As for single cell RNA-seq, the whole pipeline and the downstream analysis options are identical in many ways to the bulk RNA-seq analysis. One difference is that the library contains artificial sequences in the reads: molecular barcodes and unique molecular identifiers (UMIs); these are needed to track the cell of origin and reduce bias from the heavy PCR amplification. They must be taken into account at the trimming/alignment stages, but as they are library specific, the library kit manufacturer often provides proprietary tools and a strict guide that are suited for its specific construct. Although there are free tools that can handle scRNA-seq reads (e.g. STAR has a specialized version for scRNA-seq, STARsolo56, which you can adjust to your library construct), we chose to use the proprietary toolset from 10X Genomics, which included tools for further analyses as well, like expression profiling, batch correction and visualization. The other peculiarity of scRNA-seq datasets is that they are quite sensitive to batch effects, because the individual cells often come from different isolations, yielding different amount of RNAs, prepared by different operators, using different reagent lots and so on, therefore batch correction is highly recommended after counting44,57. Several free tools are available for this task, using various approaches (mutual nearest neighbors, deep learning, dimensionality reduction and others)58; some examples are Seurat59, Harmony60, iSMNN61, and DESC62. Apart from handling the specific library construct and correcting the batch effects, however, the same tools can be used as for bulk RNA-seq, as they are insensitive to whether the reads are coming from bulk RNA or single cell RNA. For example, the UCSC Genome Browser51 can be used for visualization, EdgeR54 and DESeq. 255 can be used for differential expression analysis, and DAVID46 and STRING47 can be used for gene ontology and pathway analysis. In fact, bulk RNA tools like DESeq.2 and EdgeR proved to be quite popular in the single cell world too, many studies were conducted with them63,64,65,66,67, although more single cell oriented tools exist as well, like DEsingle68 and Monocle69. The SequenceENG48 website provides an overview of the full scRNA-seq (and other NGS) data analysis process as well along with example software tools and pipelines.

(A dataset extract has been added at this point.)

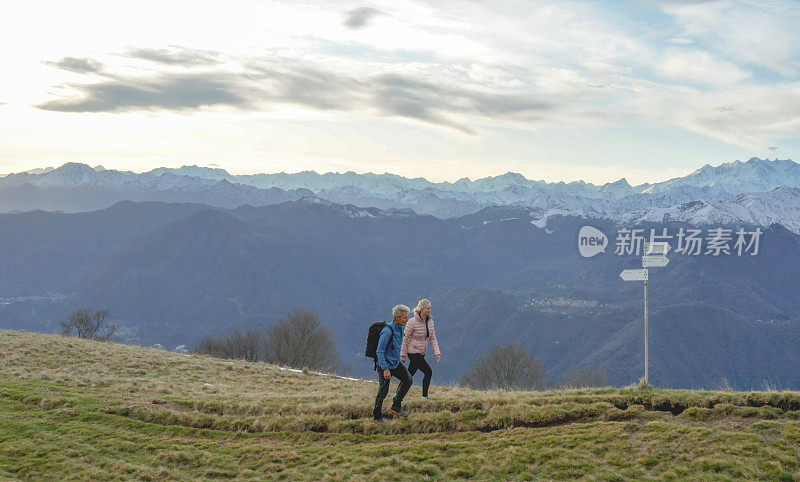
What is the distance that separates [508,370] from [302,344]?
1299 inches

Regarding proteomics, we analysed the LC-MS/MS data with MaxQuant40, which yields identified proteins (or protein groups were they are ambiguous) and peptides, and quantitative information based on their intensity. There are several software tools that accept MaxQuant output files directly, such as MSstats70. This R package can handle several of the downstream analysis steps: it can check the quality of the datasets, remove contaminants and ambiguous proteins, perform normalization, and identify consensus proteins between groups of samples. After all the normalization, transformation and filtering steps, groups of samples can be compared to find proteins with different abundance. The protein levels can be visualized in various informative ways, including boxplots, heatmaps and volcano plots. The analysis of nucleic acid and protein data is not so different: once we have the list of differentially abundant proteins, we can also feed them to the previously mentioned software tools, like Reactome45, DAVID46 or STRING47, which can reveal various properties of the proteins and their genes through annotation, ontology and pathway analysis, like their functions, their role in the cell, what they are interacting with.

Usage Notes

Figures 14 summarize the data analysis pipelines for further analysis.